start

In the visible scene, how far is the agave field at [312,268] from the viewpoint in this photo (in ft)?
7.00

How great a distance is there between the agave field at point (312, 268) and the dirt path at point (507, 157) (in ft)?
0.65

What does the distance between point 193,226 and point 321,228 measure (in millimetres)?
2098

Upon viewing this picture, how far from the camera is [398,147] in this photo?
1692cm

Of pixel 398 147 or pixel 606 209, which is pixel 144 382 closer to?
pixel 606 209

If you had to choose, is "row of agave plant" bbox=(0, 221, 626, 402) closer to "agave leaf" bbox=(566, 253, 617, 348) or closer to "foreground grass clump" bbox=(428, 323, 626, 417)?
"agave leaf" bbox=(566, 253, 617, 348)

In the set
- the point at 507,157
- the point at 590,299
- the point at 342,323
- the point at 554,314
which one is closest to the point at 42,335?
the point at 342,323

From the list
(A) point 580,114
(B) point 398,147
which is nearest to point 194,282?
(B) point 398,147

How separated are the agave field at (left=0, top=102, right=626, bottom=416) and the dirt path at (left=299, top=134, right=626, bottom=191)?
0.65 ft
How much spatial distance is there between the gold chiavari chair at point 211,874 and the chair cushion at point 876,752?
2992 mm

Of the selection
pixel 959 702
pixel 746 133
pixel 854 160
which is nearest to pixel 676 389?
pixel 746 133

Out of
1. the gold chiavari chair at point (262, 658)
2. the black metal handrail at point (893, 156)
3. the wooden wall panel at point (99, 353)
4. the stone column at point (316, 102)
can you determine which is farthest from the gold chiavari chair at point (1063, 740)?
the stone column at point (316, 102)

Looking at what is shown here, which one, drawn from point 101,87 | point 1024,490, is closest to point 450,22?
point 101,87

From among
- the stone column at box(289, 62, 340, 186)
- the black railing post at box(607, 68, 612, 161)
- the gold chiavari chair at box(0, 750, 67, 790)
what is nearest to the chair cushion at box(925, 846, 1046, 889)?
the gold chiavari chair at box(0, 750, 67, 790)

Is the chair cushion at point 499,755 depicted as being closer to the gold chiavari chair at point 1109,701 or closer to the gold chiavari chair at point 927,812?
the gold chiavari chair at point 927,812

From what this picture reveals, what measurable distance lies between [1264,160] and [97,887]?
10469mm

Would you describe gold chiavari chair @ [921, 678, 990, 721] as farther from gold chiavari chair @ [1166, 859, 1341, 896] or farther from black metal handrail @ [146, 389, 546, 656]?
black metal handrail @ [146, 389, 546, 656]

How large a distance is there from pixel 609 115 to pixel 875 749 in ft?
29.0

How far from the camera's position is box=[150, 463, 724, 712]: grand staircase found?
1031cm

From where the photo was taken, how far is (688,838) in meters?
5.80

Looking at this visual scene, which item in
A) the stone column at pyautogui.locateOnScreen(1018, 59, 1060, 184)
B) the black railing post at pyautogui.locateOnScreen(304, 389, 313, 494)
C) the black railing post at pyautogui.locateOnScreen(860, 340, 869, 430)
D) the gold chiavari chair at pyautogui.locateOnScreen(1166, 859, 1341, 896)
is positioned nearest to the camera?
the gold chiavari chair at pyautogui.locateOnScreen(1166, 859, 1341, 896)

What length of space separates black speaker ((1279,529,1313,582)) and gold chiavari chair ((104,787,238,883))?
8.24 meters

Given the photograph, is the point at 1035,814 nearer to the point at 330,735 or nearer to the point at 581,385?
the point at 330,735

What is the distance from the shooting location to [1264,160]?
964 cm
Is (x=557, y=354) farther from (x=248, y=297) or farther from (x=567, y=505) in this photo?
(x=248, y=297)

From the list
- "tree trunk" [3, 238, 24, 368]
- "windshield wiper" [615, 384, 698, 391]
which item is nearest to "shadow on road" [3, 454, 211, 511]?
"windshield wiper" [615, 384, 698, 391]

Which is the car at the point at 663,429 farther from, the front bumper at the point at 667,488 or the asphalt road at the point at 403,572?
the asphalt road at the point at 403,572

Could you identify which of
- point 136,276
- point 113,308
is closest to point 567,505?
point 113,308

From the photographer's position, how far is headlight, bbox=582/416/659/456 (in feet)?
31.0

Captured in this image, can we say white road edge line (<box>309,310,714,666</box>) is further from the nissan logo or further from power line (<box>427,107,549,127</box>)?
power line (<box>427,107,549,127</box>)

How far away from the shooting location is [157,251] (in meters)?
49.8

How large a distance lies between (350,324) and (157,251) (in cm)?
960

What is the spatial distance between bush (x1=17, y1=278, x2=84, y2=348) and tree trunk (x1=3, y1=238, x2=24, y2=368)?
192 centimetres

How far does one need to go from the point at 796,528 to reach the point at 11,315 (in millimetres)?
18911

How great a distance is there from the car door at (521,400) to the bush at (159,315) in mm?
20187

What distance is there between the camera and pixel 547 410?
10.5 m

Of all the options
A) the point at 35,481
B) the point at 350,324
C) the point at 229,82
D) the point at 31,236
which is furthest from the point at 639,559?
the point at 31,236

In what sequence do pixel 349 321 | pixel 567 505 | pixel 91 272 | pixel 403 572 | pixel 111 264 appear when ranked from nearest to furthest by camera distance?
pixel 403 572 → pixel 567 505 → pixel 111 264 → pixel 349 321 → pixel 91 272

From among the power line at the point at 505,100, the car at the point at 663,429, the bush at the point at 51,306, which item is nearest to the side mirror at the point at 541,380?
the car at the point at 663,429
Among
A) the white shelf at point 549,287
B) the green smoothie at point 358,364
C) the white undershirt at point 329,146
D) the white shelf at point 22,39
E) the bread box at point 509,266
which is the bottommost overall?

end

AIM »
Repeat word for word every line from the one that holds "In what sequence" to the end. Both ends count.

RESULT OF THE EXERCISE »
In what sequence do pixel 349 321 | pixel 567 505 | pixel 91 272 | pixel 403 572 | pixel 111 264 appear when ranked from nearest to furthest by camera distance?
pixel 403 572 → pixel 567 505 → pixel 111 264 → pixel 349 321 → pixel 91 272

From among the power line at the point at 505,100, the car at the point at 663,429, the bush at the point at 51,306, which item is nearest to the side mirror at the point at 541,380?
the car at the point at 663,429
Among
A) the white shelf at point 549,287
B) the green smoothie at point 358,364
C) the white undershirt at point 329,146
D) the white shelf at point 22,39
E) the bread box at point 509,266
which is the bottommost overall?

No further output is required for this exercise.